----- Lesetext -----
Wintersport

Totaler Triumph der deutschen Rodler beim Weltcup in Winterberg

Deutschlands Ausnahme-Rodler sind für die WM gerüstet.

Drei Wochen vor dem Saisonhöhepunkt im lettischen Sigulda sind die Schlittenstars um Felix Loch und Natalie Geisenberger auch beim Weltcup in Winterberg der Konkurrenz in beeindruckender Manier davongerast und haben den dritten Vierfach-Coup in Serie gefeiert. Nachdem sich Olympiasieger Loch sogar einen großen Patzer erlauben konnte, ohne den 23. Weltcupsieg zu gefährden, stand Geisenberger schon wieder auf Platz eins eines rein deutschen Podiums. „Mir ist nicht langweilig“, sagte die Miesbacherin mit Blick auf ihren siebten Sieg im achten Saisonrennen und einer einmal mehr klar distanzierten Konkurrenz. Die Doppelsitzer Toni Eggert/Sascha Benecken und die Teamstaffel machten das deutsche Jubel-Wochenende perfekt.
-----
* Aufgabenstellung
An welchem Ort findet laut dem Lesetext der Saisonhöhepunkt statt? Stützen Sie sich dabei ausschließlich auf den Lesetext.
----- Bereitgestellte Angaben -----
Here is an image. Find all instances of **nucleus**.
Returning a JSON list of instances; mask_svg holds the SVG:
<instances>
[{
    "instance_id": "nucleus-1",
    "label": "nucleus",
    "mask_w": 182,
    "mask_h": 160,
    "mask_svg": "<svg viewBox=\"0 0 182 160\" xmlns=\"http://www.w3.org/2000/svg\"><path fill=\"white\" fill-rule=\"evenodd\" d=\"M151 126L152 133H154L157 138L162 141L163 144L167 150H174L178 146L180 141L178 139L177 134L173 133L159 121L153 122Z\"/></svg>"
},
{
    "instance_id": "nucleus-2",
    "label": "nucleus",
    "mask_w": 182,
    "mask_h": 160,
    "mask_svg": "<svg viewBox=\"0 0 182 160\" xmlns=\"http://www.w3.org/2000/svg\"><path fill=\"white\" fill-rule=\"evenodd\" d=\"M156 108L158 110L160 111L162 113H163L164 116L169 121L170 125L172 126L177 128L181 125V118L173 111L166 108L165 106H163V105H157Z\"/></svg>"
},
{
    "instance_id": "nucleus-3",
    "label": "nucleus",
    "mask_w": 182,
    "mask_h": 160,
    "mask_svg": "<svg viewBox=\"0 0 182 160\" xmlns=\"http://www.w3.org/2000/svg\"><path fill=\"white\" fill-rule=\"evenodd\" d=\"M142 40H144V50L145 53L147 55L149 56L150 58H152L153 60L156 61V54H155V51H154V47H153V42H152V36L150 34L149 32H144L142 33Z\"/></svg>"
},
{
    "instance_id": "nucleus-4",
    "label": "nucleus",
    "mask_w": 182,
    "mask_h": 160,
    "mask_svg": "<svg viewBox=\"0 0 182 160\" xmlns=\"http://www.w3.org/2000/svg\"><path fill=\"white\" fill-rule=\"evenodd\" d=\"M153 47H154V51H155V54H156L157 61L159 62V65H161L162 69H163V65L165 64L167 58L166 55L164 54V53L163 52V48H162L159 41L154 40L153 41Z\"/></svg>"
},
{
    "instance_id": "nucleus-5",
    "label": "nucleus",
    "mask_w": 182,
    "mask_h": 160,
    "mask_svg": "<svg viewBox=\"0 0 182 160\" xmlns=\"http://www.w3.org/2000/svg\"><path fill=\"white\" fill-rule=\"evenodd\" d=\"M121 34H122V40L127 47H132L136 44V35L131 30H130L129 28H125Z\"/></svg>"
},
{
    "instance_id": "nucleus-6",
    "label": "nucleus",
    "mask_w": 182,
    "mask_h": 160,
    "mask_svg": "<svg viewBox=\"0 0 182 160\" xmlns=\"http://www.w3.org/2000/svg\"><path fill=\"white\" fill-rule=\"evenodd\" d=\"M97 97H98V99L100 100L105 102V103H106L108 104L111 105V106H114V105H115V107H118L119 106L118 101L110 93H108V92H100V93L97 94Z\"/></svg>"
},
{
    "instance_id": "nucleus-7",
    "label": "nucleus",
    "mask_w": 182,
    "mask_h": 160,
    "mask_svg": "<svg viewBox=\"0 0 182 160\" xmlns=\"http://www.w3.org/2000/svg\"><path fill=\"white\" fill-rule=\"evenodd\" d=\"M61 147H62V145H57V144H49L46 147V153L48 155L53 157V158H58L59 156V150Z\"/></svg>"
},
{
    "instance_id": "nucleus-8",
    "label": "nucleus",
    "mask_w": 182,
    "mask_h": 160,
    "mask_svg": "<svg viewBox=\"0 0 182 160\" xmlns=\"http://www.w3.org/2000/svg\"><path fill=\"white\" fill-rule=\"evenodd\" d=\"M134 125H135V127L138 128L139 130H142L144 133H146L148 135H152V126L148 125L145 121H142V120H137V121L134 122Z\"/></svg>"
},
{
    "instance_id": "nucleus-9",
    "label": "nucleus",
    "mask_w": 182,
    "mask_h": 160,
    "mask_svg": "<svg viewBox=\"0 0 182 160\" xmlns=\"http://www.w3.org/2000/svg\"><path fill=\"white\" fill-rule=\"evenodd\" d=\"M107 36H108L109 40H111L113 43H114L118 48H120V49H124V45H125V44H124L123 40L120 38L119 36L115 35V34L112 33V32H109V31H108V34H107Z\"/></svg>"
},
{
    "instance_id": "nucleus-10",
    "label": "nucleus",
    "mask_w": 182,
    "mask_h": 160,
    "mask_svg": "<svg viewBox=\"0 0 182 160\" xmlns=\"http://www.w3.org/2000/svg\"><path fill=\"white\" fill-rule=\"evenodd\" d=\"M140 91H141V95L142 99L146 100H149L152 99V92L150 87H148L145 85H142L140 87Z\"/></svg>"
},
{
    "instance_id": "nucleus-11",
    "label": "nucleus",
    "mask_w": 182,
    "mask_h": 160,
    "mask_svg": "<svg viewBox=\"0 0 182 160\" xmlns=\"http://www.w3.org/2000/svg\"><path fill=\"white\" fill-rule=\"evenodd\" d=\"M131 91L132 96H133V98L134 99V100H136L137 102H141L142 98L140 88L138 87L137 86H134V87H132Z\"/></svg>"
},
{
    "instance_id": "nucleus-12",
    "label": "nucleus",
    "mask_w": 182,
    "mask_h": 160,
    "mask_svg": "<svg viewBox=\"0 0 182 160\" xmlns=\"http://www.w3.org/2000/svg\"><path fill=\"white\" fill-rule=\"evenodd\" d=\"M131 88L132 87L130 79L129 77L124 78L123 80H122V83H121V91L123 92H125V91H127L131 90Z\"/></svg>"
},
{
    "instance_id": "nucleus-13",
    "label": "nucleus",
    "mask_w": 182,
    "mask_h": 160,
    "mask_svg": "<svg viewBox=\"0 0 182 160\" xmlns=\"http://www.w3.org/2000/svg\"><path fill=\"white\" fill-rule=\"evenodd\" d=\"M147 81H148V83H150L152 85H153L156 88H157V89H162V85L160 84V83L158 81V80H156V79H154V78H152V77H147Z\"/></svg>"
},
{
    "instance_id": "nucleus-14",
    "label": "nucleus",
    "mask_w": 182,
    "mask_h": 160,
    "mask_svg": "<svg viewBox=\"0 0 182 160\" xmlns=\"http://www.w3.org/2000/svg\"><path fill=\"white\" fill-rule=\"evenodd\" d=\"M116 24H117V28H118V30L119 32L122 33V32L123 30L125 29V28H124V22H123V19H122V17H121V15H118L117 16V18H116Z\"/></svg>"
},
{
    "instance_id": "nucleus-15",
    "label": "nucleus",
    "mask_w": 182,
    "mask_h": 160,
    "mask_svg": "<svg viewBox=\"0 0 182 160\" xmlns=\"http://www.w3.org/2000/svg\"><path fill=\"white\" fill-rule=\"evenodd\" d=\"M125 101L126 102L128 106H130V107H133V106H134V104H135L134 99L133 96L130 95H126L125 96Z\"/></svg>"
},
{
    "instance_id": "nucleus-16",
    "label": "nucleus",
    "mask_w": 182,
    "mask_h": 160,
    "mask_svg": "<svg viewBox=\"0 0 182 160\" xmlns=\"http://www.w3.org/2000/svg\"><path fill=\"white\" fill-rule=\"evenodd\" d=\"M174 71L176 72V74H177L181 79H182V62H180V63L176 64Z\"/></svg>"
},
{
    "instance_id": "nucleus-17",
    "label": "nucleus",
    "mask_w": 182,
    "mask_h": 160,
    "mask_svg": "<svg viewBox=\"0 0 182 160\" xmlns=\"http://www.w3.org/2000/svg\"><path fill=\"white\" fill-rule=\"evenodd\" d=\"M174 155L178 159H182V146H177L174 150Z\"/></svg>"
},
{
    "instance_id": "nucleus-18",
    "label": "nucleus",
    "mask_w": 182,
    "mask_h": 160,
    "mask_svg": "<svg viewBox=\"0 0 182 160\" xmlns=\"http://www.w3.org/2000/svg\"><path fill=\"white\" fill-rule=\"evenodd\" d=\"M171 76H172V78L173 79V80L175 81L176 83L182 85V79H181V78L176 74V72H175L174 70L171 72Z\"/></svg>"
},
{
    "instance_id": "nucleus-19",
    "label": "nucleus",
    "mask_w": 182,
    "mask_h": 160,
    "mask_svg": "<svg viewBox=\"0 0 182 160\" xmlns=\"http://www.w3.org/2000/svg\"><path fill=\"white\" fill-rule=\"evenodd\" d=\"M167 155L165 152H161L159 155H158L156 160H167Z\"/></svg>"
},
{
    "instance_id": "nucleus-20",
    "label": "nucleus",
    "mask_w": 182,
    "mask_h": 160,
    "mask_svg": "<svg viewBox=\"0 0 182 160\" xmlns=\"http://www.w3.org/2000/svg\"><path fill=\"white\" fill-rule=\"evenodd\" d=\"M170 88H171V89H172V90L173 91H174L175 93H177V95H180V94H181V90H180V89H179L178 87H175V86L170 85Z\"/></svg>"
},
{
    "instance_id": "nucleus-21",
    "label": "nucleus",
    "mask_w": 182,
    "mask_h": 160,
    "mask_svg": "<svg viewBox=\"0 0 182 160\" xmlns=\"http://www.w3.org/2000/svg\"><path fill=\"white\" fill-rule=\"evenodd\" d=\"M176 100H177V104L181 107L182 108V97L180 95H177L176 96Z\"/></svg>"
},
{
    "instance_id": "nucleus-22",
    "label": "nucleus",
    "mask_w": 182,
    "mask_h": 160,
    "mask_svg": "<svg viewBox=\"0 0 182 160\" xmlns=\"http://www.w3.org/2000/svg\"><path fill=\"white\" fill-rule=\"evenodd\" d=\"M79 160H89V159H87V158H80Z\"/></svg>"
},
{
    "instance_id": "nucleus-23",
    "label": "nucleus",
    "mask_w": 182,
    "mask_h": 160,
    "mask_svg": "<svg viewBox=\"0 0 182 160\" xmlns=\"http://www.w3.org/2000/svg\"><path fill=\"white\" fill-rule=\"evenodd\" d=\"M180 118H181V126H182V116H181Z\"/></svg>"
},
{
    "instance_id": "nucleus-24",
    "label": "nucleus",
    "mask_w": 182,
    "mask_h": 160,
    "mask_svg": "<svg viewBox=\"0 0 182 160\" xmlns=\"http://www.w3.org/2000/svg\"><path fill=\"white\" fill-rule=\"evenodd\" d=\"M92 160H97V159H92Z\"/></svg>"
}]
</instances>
-----
* Ihre Antwort
Im lettischen Sigulda.